On 2/23/06, C. Andrews <firstname.lastname@example.org> wrote:
> Chuck S. wrote:
> Extreme rarity does not always equate to high prices in the
> Chuck Schmidt
> South Pasadena, Southern California
> Regarding the chrome paramount...if you subtract the price
> of the no-logo brakes and the early levers, the bike sold
> for about 2000 bucks..still high, but not that outta line
> for a die-hard paramount collector. Those brakes and
> levers, with the cables, casings, and ferrules (a turnkey
> brakeset, in other words), would sell for over 1500 bucks on
> ebay, easily, I'm guessing. The last set I remember went
> for north of 1200 bucks, and it wasn't in nearly as good
> condition..anyone know what the latest ebay price-paid has
> been on those, as a complete set? I suspect others have
> sold more recently that I've missed.
> Those brakes are the coolest of the cool for many top
> late-60s racing frames, so the market for them is very
> strong. Japanese collectors would surely have a lot of
> interest in them too... 1600 bucks isn't far-fetched.

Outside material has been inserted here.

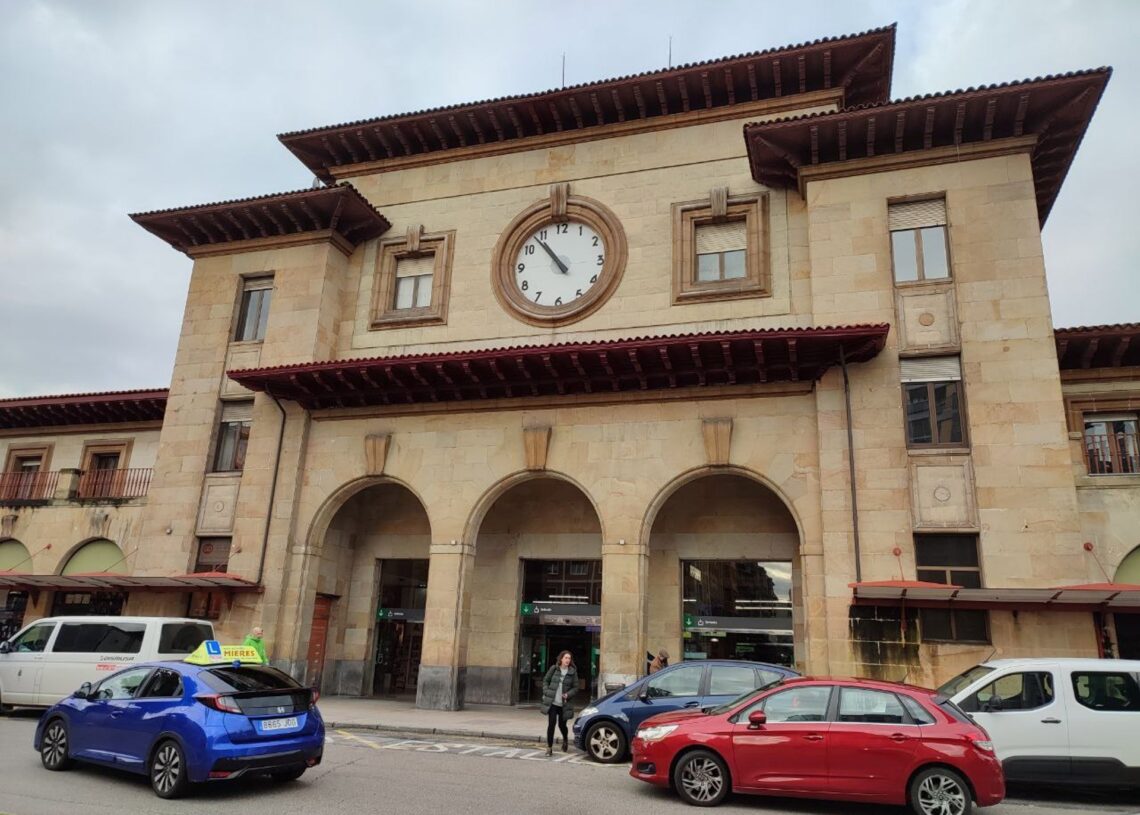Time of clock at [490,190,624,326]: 10:53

> You could replace those brakes with some nice Weinmanns for
> cheap, and the bike would still be completely
> As for the issue of extreme rarity, I have a perfect example
> hanging here at home. My Argos criterium frame. I was the
> original buyer in 1975 or so. Very rare frame. You hardly
> ever see them. I know some quantity of them was brought
> into the country around that time, but not many, and they
> weren't around for long. Worth almost nothing, except to
> me. Nice, stiff racing frame, with the most bulletproof
> paint you ever saw. Workmanship is average, or worse.
> Really bad toe-clip overlap. I wouldn't sell it, but if I
> did, I'd be lucky to get 100 bucks for it, imho.
> I'm trying to think, now, of a very rare frame or bike from
> that time that *would* be worth a lot. Rene Herse comes to
> mind. Imagine one of the last Herses touched by Rene
> himself. If you could prove that? You'd have hit the
> lottery. Would Rene's last frame be better as a rider or
> racer than my lowly Argos? Probably. Would it be 2 or 3K
> better? There we enter the weightless realm of ego
> Charles Andrews
> "The deeper I go in considering the
> vanities of popular reasoning, the
> lighter and more foolish I find them."